Hello everyone,
I'm having some trouble with the two following diophantine equations:
1. solve y^2= 4x^3 +1 for x,y in Z
2. show that x^2+y^2 = z^2 +1 has infinitely many solutions
Can anyone help?
Regarding 1).........there is a quick solution and a LONG solution.
QUICK METHOD:
Simply plug in some small integers and see if the relation holds. If your lucky and observant, you'll immediately see that (x,y) = (0,1) is a solution!
LONG WAY..........
Rearranging, we have y^2 - 1 = (y-1)(y+1) = 4x^3
As the RS is even, we must have that both (y-1) AND (y+1) be even (do you know why its "AND" as apose to "OR"?).................Divide by 4 on both sides then let z = (y-1) / 2.
We have z(z+1) = x^3 (why?).
Now as gcd(z,z+1) = 1, it follows that BOTH z and z+1 must be a cube, but this implies that there are integers "a" and "b" such that (z+1) - z = a^3 - b^3 = 1.
The only solution to a^3 - b^3 = 1 is a = 1 and b = 0 (why?).
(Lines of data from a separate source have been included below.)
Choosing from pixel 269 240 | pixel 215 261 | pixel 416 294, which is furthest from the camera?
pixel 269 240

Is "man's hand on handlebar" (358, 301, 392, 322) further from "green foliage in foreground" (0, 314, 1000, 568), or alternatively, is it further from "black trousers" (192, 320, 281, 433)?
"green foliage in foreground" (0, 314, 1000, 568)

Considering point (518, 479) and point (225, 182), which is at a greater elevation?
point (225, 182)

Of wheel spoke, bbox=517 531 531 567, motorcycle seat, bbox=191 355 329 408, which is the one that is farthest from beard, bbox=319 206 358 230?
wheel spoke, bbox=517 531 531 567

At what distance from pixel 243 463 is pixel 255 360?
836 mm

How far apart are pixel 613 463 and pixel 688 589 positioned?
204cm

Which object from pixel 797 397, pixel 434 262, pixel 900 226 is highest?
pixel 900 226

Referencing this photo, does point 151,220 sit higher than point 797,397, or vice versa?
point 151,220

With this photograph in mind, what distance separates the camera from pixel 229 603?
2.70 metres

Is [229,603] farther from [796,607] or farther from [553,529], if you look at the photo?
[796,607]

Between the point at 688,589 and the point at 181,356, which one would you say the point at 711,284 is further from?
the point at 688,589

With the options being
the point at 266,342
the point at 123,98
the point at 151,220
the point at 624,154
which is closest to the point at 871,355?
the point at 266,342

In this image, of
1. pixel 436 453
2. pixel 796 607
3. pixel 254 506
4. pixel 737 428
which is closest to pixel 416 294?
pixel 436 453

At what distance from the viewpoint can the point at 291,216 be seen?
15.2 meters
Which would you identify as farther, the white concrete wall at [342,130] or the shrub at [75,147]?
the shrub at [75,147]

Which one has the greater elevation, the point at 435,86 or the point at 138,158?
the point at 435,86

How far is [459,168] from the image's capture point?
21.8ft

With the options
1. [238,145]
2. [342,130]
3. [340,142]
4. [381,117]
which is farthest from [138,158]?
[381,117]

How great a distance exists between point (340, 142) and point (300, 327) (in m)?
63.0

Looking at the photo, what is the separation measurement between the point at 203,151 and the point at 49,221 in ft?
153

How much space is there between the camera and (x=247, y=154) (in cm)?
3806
Hence z = 0 and x = 0, which implies that y = 1.
Of course for the equation $\displaystyle X^2+Y^2=Z^2+t$
There is a particular solution:
$\displaystyle X=1\pm{b}$
$\displaystyle Y=\frac{(b^2-t\pm{2b})}{2}$
$\displaystyle Z=\frac{(b^2+2-t\pm{2b})}{2}$
But interessuet is another solution: $\displaystyle X^2+Y^2=Z^2+1$
If you use the solution of Pell's equation: $\displaystyle p^2-2s^2=\pm1$
Making formula has the form:
$\displaystyle X=2s(p+s)L+p^2+2ps+2s^2=aL+c$
$\displaystyle Y=(p^2+2ps)L+p^2+2ps+2s^2=bL+c$
$\displaystyle Z=(p^2+2ps+2s^2)L+p^2+4ps+2s^2=cL+q$
number $\displaystyle L$ and any given us.
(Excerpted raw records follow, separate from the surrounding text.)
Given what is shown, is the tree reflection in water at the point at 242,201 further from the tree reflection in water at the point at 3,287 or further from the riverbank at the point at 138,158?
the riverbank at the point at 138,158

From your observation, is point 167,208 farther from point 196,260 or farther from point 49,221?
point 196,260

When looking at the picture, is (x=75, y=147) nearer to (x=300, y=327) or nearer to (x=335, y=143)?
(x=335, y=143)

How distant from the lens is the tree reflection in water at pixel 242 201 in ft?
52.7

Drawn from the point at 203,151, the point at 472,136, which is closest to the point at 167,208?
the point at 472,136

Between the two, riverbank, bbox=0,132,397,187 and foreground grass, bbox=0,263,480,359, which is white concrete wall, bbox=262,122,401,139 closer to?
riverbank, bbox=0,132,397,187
The most interesting thing here is that the numbers $\displaystyle a,b,c$ it Pythagorean triple. $\displaystyle a^2+b^2=c^2$
This formula is remarkable in that it allows using the equation $\displaystyle p^2-2s^2=\pm{k}$
Allows you to find Pythagorean triples with a given difference.
$\displaystyle a=2s(p+s)$
$\displaystyle b=p(p+2s)$
$\displaystyle c=p^2+2ps+2s^2$
$\displaystyle b-a=\pm{k}$ Pretty is not expected relationship between the solutions of Pell's equation and Pythagorean triples.